Add the role and save the changes. Go back to the VM and repeat the command until it succeeds.
In the same ssh
session, use the gsutil
command to copy the earthquake image file in the previous lab from the storage bucket onto the VM.
gsutil cp gs://<UNIQUE_BUCKET_NAME>/earthquakes.png .
The command should succeed since the Storage Object Viewer role has been attached to the service account assigned to the VM.

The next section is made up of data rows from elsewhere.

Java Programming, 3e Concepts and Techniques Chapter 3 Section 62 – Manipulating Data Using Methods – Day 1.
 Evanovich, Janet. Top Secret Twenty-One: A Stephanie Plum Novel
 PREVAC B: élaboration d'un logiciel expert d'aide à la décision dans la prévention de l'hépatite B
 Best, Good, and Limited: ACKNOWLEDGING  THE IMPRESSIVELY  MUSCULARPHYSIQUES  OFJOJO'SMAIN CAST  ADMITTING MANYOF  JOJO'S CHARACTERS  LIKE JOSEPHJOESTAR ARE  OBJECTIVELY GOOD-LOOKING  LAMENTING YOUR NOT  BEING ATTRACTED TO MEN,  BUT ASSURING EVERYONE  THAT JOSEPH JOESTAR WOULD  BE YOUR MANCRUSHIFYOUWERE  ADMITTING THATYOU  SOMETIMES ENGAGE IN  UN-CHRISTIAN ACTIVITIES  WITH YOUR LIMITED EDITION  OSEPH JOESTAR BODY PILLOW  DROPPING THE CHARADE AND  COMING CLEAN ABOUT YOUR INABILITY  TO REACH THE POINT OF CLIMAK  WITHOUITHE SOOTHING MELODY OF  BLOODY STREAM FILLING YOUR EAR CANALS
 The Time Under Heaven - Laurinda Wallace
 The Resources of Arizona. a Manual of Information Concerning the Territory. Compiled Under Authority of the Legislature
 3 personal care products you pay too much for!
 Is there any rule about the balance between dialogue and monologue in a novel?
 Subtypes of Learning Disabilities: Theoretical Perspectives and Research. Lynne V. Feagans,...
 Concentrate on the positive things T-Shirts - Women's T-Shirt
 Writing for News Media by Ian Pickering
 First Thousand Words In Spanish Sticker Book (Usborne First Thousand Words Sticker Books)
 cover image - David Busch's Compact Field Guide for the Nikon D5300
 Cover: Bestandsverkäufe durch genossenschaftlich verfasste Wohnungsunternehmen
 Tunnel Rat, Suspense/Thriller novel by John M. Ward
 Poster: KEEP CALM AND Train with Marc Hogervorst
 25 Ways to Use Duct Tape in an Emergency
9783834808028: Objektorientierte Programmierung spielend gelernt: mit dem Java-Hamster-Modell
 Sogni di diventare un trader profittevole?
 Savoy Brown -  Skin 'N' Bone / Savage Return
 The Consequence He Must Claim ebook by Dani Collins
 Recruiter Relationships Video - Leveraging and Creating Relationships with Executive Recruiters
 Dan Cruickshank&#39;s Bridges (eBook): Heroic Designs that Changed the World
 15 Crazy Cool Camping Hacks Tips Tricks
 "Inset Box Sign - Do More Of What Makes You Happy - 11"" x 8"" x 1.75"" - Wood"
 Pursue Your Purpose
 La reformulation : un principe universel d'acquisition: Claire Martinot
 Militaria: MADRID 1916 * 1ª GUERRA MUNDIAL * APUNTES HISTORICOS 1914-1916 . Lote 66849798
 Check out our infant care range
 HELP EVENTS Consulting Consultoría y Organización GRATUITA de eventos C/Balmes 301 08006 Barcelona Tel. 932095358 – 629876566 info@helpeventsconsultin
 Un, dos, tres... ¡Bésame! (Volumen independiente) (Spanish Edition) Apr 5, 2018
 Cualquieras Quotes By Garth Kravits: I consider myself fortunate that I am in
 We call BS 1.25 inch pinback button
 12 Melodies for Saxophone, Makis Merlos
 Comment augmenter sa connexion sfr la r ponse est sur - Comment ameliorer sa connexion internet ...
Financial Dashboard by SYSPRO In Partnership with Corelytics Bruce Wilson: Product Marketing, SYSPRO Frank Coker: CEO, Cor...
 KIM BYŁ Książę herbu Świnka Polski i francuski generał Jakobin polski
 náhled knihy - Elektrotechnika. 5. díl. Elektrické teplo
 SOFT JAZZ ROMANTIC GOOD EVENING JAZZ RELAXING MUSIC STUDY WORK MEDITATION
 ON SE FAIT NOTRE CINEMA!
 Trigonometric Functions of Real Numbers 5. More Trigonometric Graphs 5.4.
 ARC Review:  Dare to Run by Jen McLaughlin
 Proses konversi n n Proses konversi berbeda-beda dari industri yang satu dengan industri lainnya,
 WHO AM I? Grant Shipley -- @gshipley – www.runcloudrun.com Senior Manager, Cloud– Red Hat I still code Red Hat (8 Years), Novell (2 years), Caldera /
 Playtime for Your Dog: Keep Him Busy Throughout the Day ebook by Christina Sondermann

Rename the file to a different name and then attempt to copy it back into the bucket.
cp earthquakes.png moonquakes.png gsutil cp moonquakes.png gs://<UNIQUE_BUCKET_NAME>/
Answer the following question:
Go back to the service account in IAM and click the pencil icon on the far right to edit the account as done previously
Then, click on "ADD ANOTHER ROLE", then in the filter box, type "storage object create".
Add the role and save the changes. Go back to the VM and repeat the gsutil
command until it succeeds.
In many instances, applications will need to interact with Google Cloud Storage programmatically. The Google Cloud SDK provides language support across a plethora of common programming languages that can be used to interact with storage buckets. For this lab, we will show how Python can be used to do so.
First, bring up a Cloud Shell session and download an image of your choice by filling in a number (00 to 19
) and storing it in image.jpg
.
// Fill in <NUM> with 00, 01, ..., 19 wget -O image.jpg http://chi-ni.com/motd/<NUM>.jpg
Then, install venv
for python3, create a Python virtual environment and install the Google Cloud SDK's storage package.
sudo apt update sudo apt install python3-venv python3 -m venv env source env/bin/activate pip3 install google-cloud-storage
Then launch a Python 3 interpreter
python3
First, import the storage
module from the package:
from google.cloud import storage
Instantiate a client from it.
storage_client = storage.Client()
Get a handle to your storage bucket, omitting the gs://
prefix.
bucket = storage_client.get_bucket('<UNIQUE_BUCKET_NAME>')
Create a blob that represents specific objects stored in buckets. The constructor for blob takes the name you want to create in the bucket for storing the blob (gcs-lab-image.jpg
).
blob = bucket.blob('gcs-lab-image.jpg')
Open the image downloaded previously for reading in raw binary mode:
myImage = open('image.jpg', mode='rb')
Upload the contents of the image, specifying its content type:
blob.upload_from_string(myImage.read(), content_type='image/jpeg')
Make the object in the bucket publicly accessible via URL:
blob.make_public()
Then, get the URL for the object.
blob.public_url
Keep the Python interpreter running.
Visit the URL via a web browser.
Back in the Python interpreter in Cloud Shell, delete the object from the bucket:
blob.delete()
Visit the web console and delete the storage bucket, the VMs, and the IAM service accounts created. Alternatively, you can perform the clean-up via Cloud Shell using the sequence below.
Delete the contents of the storage bucket and the bucket itself via gsutil
:
gsutil rm gs://<UNIQUE_BUCKET_NAME>/*
gsutil rb gs://<UNIQUE_BUCKET_NAME>
Delete the Compute Engine VMs
gcloud compute instances delete usgs gcs-lab-vm --zone=us-west1-b
Delete the gcs-lab
service account
gcloud iam service-accounts delete gcs-lab@${GOOGLE_CLOUD_PROJECT}.iam.gserviceaccount.com
It is important to deploy any cloud infrastructure with the minimal amount of privileges necessary to run. The principle of least privileges requires practice to apply appropriately. In this lab, you will learn how to reduce the permissions of service accounts with over-provisioned permissions.
Follow the directions at:
https://thunder-ctf.cloud/leastprivilege/
Play all levels and visit the check function or scoreboard when complete.